(INSTRUCTIONS FOR THE TASK): Copy out each line of the material below that contains the word "apart". Capital and lowercase letters must match.
<<<<
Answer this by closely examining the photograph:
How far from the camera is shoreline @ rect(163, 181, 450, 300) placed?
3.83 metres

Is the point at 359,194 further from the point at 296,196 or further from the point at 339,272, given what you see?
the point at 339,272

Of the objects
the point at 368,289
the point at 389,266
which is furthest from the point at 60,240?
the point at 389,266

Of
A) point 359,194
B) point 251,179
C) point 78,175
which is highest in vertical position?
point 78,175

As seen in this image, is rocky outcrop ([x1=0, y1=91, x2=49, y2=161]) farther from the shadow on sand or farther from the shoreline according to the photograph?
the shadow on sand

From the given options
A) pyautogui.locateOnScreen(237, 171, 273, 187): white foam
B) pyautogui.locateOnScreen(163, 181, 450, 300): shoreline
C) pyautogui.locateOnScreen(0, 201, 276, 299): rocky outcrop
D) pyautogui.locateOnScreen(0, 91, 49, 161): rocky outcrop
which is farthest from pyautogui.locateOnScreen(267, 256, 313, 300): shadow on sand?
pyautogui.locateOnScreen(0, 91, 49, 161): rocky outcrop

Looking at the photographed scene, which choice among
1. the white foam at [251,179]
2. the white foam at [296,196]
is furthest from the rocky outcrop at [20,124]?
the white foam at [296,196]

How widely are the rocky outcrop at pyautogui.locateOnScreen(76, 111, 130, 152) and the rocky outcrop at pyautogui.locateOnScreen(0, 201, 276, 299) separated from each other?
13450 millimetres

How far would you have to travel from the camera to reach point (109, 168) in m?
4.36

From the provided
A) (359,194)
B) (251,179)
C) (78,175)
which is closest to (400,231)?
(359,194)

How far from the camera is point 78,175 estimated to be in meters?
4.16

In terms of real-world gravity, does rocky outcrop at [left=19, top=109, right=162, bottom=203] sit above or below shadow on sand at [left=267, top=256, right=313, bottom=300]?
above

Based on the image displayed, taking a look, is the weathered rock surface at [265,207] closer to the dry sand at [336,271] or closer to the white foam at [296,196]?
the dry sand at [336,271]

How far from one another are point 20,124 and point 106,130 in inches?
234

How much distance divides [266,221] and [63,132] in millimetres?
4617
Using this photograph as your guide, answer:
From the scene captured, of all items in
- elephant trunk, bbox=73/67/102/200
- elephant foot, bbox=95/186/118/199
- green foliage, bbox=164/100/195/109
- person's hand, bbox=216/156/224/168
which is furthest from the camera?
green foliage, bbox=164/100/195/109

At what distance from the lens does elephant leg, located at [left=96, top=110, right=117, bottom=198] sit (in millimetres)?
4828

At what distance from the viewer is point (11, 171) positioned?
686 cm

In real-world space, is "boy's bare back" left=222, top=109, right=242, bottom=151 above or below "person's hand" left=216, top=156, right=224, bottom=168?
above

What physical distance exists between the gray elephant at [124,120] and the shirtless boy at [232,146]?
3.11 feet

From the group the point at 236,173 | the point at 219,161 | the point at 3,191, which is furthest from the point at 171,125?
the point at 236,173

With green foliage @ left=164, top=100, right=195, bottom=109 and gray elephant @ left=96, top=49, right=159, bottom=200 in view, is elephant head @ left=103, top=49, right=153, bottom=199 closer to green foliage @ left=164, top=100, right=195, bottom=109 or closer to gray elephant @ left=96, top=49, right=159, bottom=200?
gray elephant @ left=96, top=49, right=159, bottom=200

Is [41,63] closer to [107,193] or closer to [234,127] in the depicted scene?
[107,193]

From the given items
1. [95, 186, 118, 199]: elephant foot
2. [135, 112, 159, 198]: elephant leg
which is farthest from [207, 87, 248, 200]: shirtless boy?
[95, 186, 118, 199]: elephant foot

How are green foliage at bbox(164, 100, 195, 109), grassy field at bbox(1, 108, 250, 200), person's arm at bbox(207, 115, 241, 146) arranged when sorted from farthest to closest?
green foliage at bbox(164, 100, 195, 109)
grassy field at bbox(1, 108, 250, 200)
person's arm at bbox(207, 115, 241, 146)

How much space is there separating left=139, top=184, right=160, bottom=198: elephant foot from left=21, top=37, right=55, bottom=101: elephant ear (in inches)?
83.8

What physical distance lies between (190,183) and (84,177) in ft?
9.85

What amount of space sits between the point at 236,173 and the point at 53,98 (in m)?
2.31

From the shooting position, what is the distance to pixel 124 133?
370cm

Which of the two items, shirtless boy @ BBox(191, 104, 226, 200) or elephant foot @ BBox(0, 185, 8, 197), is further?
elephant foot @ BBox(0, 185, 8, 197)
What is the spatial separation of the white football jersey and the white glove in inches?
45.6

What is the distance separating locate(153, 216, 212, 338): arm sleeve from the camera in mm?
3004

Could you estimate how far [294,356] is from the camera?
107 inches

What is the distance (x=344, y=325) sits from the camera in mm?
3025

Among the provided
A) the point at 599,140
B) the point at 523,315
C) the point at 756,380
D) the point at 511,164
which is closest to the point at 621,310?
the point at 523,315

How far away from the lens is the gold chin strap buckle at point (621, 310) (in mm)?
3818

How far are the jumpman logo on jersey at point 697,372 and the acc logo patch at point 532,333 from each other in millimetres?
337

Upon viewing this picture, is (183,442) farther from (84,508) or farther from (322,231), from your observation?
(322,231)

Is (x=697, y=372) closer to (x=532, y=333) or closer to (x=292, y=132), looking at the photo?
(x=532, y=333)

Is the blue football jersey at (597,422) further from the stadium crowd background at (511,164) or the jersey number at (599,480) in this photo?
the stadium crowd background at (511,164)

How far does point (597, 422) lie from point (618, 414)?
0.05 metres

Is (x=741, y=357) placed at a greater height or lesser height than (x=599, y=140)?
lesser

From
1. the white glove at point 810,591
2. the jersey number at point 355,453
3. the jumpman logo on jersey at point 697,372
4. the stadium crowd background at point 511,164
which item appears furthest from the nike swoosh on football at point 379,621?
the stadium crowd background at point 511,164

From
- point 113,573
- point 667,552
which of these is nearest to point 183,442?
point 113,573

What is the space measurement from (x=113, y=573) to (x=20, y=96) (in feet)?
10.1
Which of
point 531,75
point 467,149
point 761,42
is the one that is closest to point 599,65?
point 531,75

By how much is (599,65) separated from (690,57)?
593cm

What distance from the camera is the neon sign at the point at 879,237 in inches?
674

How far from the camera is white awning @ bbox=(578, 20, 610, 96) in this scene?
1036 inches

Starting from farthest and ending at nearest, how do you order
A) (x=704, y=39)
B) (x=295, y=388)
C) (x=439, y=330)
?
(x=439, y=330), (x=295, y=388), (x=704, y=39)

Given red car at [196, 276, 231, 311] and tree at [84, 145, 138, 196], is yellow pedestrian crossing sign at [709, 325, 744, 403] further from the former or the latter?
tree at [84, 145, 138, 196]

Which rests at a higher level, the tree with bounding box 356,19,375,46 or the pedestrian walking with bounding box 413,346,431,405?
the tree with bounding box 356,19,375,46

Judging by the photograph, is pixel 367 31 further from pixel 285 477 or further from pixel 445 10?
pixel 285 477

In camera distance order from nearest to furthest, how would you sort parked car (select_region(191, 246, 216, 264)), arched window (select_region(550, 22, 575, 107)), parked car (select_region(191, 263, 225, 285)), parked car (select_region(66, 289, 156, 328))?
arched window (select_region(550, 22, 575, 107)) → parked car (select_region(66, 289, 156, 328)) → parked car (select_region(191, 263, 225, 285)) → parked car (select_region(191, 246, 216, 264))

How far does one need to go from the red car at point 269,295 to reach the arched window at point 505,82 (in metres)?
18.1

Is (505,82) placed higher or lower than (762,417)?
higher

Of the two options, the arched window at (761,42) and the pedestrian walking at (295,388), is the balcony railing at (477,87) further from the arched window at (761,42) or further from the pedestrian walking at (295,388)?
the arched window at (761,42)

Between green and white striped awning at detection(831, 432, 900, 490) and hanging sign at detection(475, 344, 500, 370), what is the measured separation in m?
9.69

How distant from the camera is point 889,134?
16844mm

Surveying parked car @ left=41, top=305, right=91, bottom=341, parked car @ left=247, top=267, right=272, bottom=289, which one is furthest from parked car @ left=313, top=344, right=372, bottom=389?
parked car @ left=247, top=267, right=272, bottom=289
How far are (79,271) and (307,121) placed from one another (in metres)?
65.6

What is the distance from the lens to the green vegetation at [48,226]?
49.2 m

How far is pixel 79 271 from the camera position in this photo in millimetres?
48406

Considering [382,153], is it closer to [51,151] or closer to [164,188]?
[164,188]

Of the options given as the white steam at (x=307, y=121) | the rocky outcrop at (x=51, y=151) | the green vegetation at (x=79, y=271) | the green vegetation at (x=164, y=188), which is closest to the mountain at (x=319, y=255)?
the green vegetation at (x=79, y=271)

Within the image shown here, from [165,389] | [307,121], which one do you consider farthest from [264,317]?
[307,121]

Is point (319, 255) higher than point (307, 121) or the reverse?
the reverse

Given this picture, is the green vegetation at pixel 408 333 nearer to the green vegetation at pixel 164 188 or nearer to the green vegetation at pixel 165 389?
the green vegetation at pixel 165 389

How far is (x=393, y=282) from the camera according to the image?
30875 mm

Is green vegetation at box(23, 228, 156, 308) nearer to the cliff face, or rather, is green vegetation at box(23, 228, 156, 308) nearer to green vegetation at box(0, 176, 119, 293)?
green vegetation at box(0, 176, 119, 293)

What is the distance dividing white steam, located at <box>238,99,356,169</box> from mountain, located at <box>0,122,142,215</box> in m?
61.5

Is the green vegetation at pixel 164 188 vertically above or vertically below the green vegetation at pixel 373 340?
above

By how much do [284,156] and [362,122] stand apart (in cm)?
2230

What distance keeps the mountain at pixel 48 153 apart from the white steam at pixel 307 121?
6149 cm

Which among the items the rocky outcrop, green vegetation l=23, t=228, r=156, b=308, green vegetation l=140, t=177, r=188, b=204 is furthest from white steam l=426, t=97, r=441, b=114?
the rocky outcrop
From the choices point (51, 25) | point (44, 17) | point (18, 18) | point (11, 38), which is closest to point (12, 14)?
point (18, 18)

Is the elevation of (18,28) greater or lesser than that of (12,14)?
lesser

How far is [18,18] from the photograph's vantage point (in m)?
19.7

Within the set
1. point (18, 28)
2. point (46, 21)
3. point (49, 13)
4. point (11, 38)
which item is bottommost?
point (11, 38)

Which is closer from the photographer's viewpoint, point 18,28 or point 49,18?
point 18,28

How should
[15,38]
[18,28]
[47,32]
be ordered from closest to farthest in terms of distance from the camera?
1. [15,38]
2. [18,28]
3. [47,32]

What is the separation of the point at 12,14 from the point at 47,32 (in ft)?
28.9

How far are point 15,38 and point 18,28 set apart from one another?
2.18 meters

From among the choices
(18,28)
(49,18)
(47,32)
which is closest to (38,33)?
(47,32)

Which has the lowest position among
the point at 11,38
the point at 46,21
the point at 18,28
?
>>>>
(FINISHED TASK):
By how much do [284,156] and [362,122] stand apart (in cm)?
What distance keeps the mountain at pixel 48 153 apart from the white steam at pixel 307 121?
How far are point 15,38 and point 18,28 set apart from one another?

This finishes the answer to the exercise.